(Excerpt from the dataset)
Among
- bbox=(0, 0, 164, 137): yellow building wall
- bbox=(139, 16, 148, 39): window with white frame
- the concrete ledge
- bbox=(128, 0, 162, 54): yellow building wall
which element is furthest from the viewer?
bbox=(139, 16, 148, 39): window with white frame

Problem to work on:
Reproduce the listing above verbatim, line by line.

Solution below:
Among
- bbox=(0, 0, 164, 137): yellow building wall
- bbox=(139, 16, 148, 39): window with white frame
- the concrete ledge
- bbox=(128, 0, 162, 54): yellow building wall
which element is furthest from the viewer?
bbox=(139, 16, 148, 39): window with white frame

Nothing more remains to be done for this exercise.